Festival de Cannes 2026 : six graphiques pour saisir qui a le plus de chances de gagner la Palme d'or
À quelques jours de l'ouverture du 79e Festival de Cannes, les pronostics vont bon train. Qui succédera à Justine Triet, lauréate de l'édition précédente avec Anatomie d'une chute ? Pour y voir plus clair, Les Décodeurs ont passé au crible les données des 75 dernières Palmes d'or. Le constat est sans appel : certains profils se dégagent nettement.
Les réalisateurs hommes largement majoritaires
Depuis la création du festival en 1946, seules trois femmes ont remporté la Palme d'or : Jane Campion, Julia Ducournau et Justine Triet. Les hommes représentent ainsi 96 % des lauréats. Cette année, sur les 22 films en compétition, seulement quatre sont réalisés par des femmes, ce qui réduit mécaniquement leurs chances.

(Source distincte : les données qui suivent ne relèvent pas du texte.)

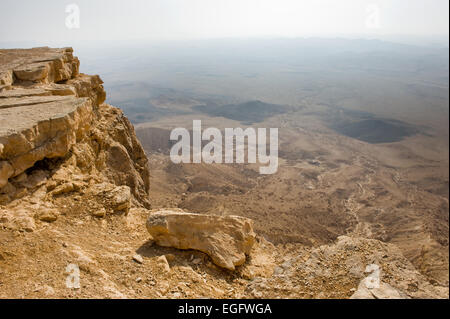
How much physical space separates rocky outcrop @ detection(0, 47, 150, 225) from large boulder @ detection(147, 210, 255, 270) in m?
1.27

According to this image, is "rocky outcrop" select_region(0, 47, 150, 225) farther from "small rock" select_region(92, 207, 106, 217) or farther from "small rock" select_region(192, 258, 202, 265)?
"small rock" select_region(192, 258, 202, 265)

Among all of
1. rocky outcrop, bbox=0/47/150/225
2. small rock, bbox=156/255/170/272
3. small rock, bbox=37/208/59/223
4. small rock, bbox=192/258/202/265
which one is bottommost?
small rock, bbox=192/258/202/265

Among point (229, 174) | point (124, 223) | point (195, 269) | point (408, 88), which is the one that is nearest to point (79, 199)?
point (124, 223)

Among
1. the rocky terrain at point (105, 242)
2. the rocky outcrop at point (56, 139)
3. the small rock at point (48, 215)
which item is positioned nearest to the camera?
the rocky terrain at point (105, 242)

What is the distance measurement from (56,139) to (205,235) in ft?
11.6

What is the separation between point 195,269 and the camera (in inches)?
176

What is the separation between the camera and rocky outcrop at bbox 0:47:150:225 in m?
5.00

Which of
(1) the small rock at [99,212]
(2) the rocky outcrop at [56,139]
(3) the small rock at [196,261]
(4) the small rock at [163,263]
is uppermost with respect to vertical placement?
(2) the rocky outcrop at [56,139]

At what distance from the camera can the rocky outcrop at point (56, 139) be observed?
16.4 ft

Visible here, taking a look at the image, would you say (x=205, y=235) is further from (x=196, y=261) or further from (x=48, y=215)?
(x=48, y=215)

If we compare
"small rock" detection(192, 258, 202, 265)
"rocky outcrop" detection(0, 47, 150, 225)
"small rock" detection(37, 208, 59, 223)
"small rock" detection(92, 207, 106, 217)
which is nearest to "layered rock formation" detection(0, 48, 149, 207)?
"rocky outcrop" detection(0, 47, 150, 225)

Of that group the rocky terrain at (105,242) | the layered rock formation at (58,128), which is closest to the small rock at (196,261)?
the rocky terrain at (105,242)

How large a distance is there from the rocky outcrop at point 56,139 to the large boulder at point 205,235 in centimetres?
127

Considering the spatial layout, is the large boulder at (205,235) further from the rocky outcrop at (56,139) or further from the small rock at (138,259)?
the rocky outcrop at (56,139)
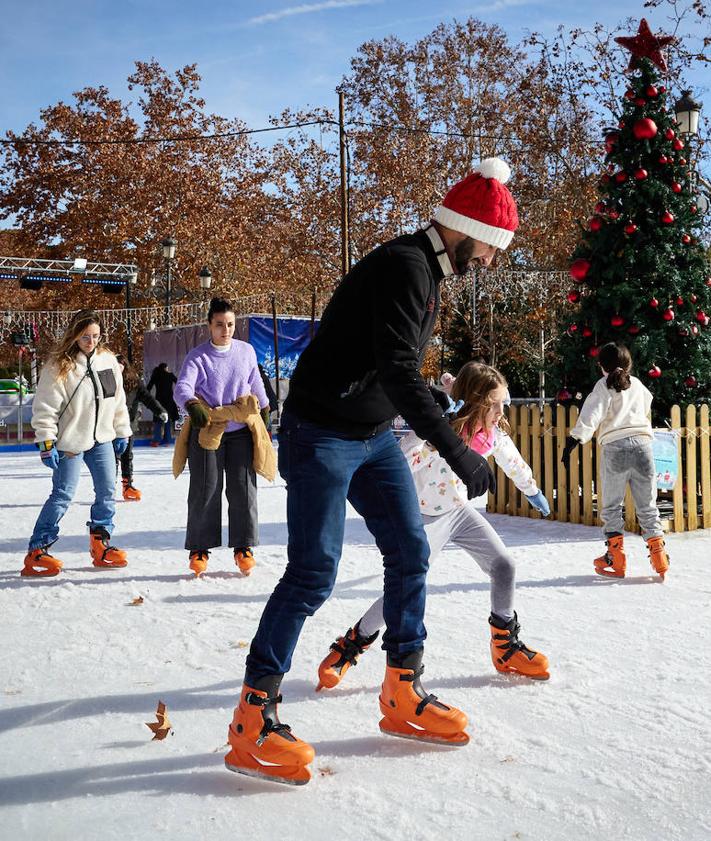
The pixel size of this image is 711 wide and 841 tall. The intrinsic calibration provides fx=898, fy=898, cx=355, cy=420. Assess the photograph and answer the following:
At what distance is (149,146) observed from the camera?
31547mm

L'âge du vainqueur : un facteur clé
L'âge moyen du lauréat est de 48 ans. Les cinéastes entre 40 et 55 ans ont remporté plus de la moitié des Palmes. Les très jeunes réalisateurs (moins de 30 ans) sont rares, tout comme les vétérans de plus de 70 ans. Ainsi, les favoris comme Paul Thomas Anderson (55 ans) ou Wes Anderson (56 ans) se situent dans la tranche idéale.
Les nationalités les plus récompensées
Les États-Unis arrivent en tête avec 17 Palmes, suivis de la France (13) et de l'Italie (12). Cette année, la compétition compte six films français, cinq américains et trois italiens. Les cinéastes asiatiques, bien que présents, n'ont décroché que neuf Palmes en soixante-quinze ans.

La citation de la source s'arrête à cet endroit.